Yes markets work. Keep your powder dry as this will eventually lead to the mother of all buying opportunities in oil stocks.

Sunday, January 25, 2015

Oil prices going to $200 barrel?

Link:

The head of Italian energy company Eni Spa urged OPEC on Wednesday to act to restore stability in oil prices, which he warned could overshoot to $200 per barrel several years down the road because of low investment now.

Claudio Descalzi told Reuters Television he expected prices to stay low for 12-18 months but then start a gradual recovery as U.S. shale oil production began falling.

(skip)

 "A lot of our projects are long term to have production in five or six years. And that is a problem. If you are cutting capex (capital expenditure) drastically now - we can have a lack of production in four or five years creating a new increased oil price at $200 maybe," Descalzi said.

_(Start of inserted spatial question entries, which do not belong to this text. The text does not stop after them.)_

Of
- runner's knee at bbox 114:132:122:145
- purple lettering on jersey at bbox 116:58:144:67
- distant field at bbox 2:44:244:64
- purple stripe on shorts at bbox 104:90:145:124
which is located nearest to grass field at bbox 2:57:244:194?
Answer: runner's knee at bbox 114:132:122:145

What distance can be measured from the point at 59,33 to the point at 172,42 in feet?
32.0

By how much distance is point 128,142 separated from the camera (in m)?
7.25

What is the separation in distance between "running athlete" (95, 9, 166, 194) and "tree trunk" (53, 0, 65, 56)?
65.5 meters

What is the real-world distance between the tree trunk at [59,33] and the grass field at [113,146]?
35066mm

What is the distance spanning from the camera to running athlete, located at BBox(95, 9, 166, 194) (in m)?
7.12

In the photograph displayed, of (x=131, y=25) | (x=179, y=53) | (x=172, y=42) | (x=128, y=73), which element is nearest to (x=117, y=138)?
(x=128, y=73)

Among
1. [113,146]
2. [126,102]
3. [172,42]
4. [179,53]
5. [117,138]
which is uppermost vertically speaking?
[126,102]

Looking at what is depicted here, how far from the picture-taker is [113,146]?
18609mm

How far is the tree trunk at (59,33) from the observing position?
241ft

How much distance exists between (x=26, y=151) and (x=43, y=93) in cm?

I do not know if oil prices will go to $200 per barrel but I do know that all the recent production from US shale will dry up in 12-18 months and prices will head higher. The whole "shale revolution" was nothing but a red queens race where more and more wells had to be drilled just to maintain production not to mention grow production. I do know that with low prices there will develop a big dip in spending on development drilling and replacement of reserves. Once the shale players are driven out of business there goes the marginal supply and oil prices will increase. This will be a great opportunity for speculators like myself.

Saturday, January 24, 2015

Rig count continues to crash

Link:


The number of oil and gas rigs in use in the US fell by 43 last week to 1,633, according to data from Baker Hughes.

This is the lowest level since the week of August 6, 2010. 

The drop in rig count last week was comprised of 49 oil rigs falling out of use and 6 natural gas rigs coming on-line. The number of oil and gas rigs in use is now down by 144 from a year ago. Oil rigs in use are down 99 from last year to 1,317 and are down 209 from their peak of 1,609 hit in October. 
This week's drop in rig use saw the biggest decline from the Williston shale basin after the Permian and Eagle Ford basins had paced losses over the last few weeks.


The associated chart in the article of rig count looks like a rock falling to the ground.

2015 uranium forecast

                                                                                                                                                                               
Events are coming together for the long anticipated revival of the uranium market. Lower uranium mine production, more reactors coming online equals a higher uranium price. I have been adding to my Uranium Participation Corp. shares at these low prices.